*Task to carry out*.
Reproduce the listing from its first line through the line containing "2284 inches", switching each occurrence of "camera" to "viewer" and leaving everything else unchanged.

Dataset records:
════════════════════

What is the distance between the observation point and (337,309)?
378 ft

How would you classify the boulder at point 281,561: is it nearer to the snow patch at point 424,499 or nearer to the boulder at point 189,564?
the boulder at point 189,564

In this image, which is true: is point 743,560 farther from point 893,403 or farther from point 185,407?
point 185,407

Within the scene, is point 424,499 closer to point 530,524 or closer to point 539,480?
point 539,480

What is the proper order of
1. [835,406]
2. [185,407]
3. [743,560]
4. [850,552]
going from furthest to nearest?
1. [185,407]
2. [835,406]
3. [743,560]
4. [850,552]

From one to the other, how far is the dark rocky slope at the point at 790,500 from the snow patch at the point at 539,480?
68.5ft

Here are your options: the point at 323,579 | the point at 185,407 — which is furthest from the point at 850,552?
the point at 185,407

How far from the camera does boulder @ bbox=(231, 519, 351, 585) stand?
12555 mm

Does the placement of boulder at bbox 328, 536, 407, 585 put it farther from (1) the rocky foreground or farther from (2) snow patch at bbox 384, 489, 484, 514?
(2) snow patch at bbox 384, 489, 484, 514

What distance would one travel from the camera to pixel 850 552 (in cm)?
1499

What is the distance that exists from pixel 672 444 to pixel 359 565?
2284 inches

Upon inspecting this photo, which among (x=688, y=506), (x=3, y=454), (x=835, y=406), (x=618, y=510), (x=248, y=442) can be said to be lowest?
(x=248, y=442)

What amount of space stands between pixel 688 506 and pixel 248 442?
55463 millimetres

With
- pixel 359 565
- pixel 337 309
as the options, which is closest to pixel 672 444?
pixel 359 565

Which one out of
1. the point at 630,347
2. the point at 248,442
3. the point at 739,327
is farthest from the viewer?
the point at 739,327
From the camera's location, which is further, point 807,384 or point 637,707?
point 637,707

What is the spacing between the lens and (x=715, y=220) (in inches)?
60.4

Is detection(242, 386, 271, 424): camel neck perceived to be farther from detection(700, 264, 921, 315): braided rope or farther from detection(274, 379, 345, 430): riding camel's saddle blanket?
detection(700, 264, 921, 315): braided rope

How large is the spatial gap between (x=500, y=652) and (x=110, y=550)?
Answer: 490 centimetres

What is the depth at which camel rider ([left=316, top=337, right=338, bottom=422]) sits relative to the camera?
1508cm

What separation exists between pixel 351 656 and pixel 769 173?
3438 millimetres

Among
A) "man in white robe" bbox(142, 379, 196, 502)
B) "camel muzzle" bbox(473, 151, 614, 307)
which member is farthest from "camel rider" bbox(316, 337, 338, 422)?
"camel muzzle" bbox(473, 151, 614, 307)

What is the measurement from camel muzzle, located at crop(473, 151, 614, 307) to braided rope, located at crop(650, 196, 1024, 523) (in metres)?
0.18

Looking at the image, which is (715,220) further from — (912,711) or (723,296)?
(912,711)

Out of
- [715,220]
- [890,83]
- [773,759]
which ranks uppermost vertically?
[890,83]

════════════════════

*Answer to this exercise*.
What is the distance between the observation point and (337,309)?
378 ft

How would you classify the boulder at point 281,561: is it nearer to the snow patch at point 424,499 or nearer to the boulder at point 189,564?
the boulder at point 189,564

In this image, which is true: is point 743,560 farther from point 893,403 or farther from point 185,407?
point 185,407

Within the scene, is point 424,499 closer to point 530,524 or closer to point 539,480?
point 539,480

What is the proper order of
1. [835,406]
2. [185,407]
3. [743,560]
4. [850,552]
going from furthest to nearest?
1. [185,407]
2. [835,406]
3. [743,560]
4. [850,552]

From one to the other, how far is the dark rocky slope at the point at 790,500 from the snow patch at the point at 539,480?
68.5ft

Here are your options: the point at 323,579 | the point at 185,407 — which is furthest from the point at 850,552?
the point at 185,407

How far from the viewer does boulder @ bbox=(231, 519, 351, 585) stand?
12555 mm

Does the placement of boulder at bbox 328, 536, 407, 585 put it farther from (1) the rocky foreground or farther from (2) snow patch at bbox 384, 489, 484, 514?
(2) snow patch at bbox 384, 489, 484, 514

What distance would one travel from the viewer to pixel 850 552 (in cm)?
1499

What is the distance that exists from pixel 672 444 to pixel 359 565?
2284 inches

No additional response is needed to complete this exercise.